START Text under study
Lesson 4: Series and Parallel Resistors
Table of Contents
- Equivalent resistances
- Series resistors
- Voltage dividers
- Parallel resistors
- Activity
- Resources
- Next Lesson
In our Ohm’s Law lesson we analyzed relatively straightforward circuits with a single resistor. These circuits helped us build a foundation for and a conceptual understanding of Ohm’s Law and how to apply it; however, most circuits are not so simple.
In this lesson, we we’re going to extend Ohm’s Law to more complicated circuits: resistors in series and resistors in parallel. In short:
- Resistors in series divide voltage and are one of the most common (and useful) circuit configurations when working with microcontrollers and resistive sensors like potentiometers, force-sensitive resistors, and photocells.
- Resistors in parallel divide current (and more current travels down paths with less resistance). Parallel circuits are useful, for example, in powering multiple LEDs.
Figure. An example of series resistors (left) and parallel resistors (right). Images made PowerPoint.
Equivalent resistances
Using Kirchhoff’s circuit laws, we can derive “equivalent” resistances for series and parallel circuits.
For series resistors, we sum resistances to find the aggregate resistance \(R_{equivalent}\):
\[R_{equivalent} = R_{1} + R_{2} + ... + R_{N-1} + R_{N}\]For parallel resistors, it’s a bit more complicated:
\[R_{equivalent} = \frac{1}{\frac{1}{R_{1}} + \frac{1}{R_{2}} + ... + \frac{1}{R_{N-1}} + \frac{1}{R_{N}}}\]Yes, the parallel resistance equation is a bit enigmatic but you can derive it yourself (or even forget it all together) if you know Ohm’s Law and Kirchhoff’s Laws.
For us, the most important and useful concept to understand is that series resistors divide voltage (we’ll use this later in our microcontroller circuits) and that parallel resistors divide current (with more current flowing through branches with less resistance). The image below attempts to concisely explain this.
END Text under study
**Study questions:**
[a] In the lesson on series and parallel resistors, which arrangement of resistors divides current?
[b] Shorten the paragraph of the series and parallel resistors lesson that begins "In our Ohm’s Law lesson" to a single sentence, keeping its main facts.
[c] Carry the lesson on series and parallel resistors forward, picking up after its final sentence.
START Supplied material
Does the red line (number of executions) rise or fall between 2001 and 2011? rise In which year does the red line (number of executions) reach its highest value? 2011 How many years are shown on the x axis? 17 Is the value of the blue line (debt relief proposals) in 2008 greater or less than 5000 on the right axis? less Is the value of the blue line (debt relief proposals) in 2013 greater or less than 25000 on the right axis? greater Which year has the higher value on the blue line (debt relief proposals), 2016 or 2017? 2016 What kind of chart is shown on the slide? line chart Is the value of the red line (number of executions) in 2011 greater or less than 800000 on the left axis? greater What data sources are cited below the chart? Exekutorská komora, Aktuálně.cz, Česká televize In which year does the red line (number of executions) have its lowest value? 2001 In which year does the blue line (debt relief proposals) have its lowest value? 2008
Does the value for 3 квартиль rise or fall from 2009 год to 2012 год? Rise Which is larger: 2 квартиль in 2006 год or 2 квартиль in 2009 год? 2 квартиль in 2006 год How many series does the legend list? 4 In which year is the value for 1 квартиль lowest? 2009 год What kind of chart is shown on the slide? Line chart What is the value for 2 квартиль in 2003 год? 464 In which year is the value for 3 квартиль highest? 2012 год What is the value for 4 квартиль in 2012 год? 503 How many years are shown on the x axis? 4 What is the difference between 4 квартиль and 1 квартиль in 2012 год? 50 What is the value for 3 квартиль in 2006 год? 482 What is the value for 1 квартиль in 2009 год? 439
END Supplied material
START Supplied material
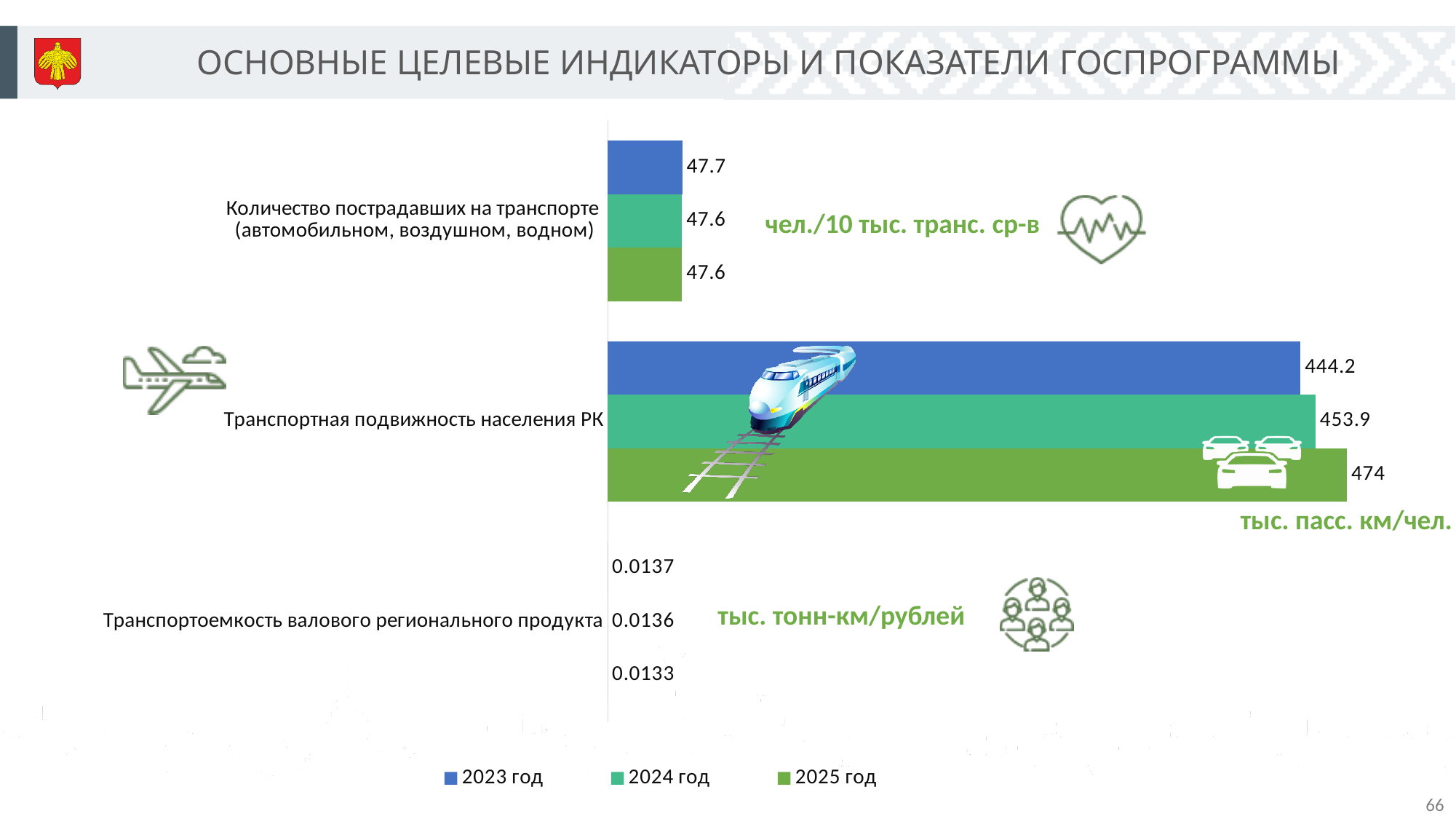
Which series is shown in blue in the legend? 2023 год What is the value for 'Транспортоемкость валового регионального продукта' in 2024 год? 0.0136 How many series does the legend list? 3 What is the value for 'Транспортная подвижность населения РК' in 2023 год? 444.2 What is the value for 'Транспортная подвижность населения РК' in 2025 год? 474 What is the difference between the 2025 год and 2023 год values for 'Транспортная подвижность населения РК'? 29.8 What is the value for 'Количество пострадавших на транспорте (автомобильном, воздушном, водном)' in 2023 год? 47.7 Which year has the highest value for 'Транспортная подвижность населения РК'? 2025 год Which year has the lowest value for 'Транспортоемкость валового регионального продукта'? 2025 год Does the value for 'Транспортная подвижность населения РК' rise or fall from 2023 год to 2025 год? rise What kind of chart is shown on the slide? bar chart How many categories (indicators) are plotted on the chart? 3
END Supplied material
**Numbered answers:**
[a] Resistors in parallel divide current, and more current flows through the paths with less resistance.

[b] The earlier Ohm's Law lesson analyzed simple single-resistor circuits to build a foundation for understanding and applying Ohm's Law, but most circuits are more complicated.

[c]
Figure. An overview of how series resistors work (current is the same across each resistor but voltage is divided) and how parallel resistors work (voltage is the same across each resistor but current is divdided). Take a moment to study and understand why this might be. Right-click on the image and select ‘Open in new tab’ to enlarge. Image made in PowerPoint.
And, while the ability to manually understand and analyze a circuit is important in physical computing, if you become confused, you can always use a circuit simulator like CircuitJS.
Series resistors
Resistors in series are connected in sequence: head-to-tail.
Figure. Components are in series if they are joined end-to-end (or head-to-tail) in sequence like the above. Image on left from Khan Academy. Image made in PowerPoint.
From Ohm’s Law, we know that resistors drop voltage (indeed, the voltage drop \(V_{R}\) over a resistor \(R\) is \(V_{R} = I * R\)). Thus, multiple resistors “in a row” (in series) will each cause a drop in voltage—and the magnitude of this drop is proportional to the resistor (higher resistance, higher voltage drop).
Generally, when we are trying to analyze a circuit with multiple resistor configurations (series, parallel, or a combination), the first step is to determine an equivalent resistance. That is, how can we combine all the resistance in the circuit to a single value (called \(R_{total}\) or \(R_{equivalent}\)) that enables us to apply Ohm’s Law across the entire circuit. In the case of solving for current, this would be \(I=\frac{V}{R_{total}}\)
So, let’s try it!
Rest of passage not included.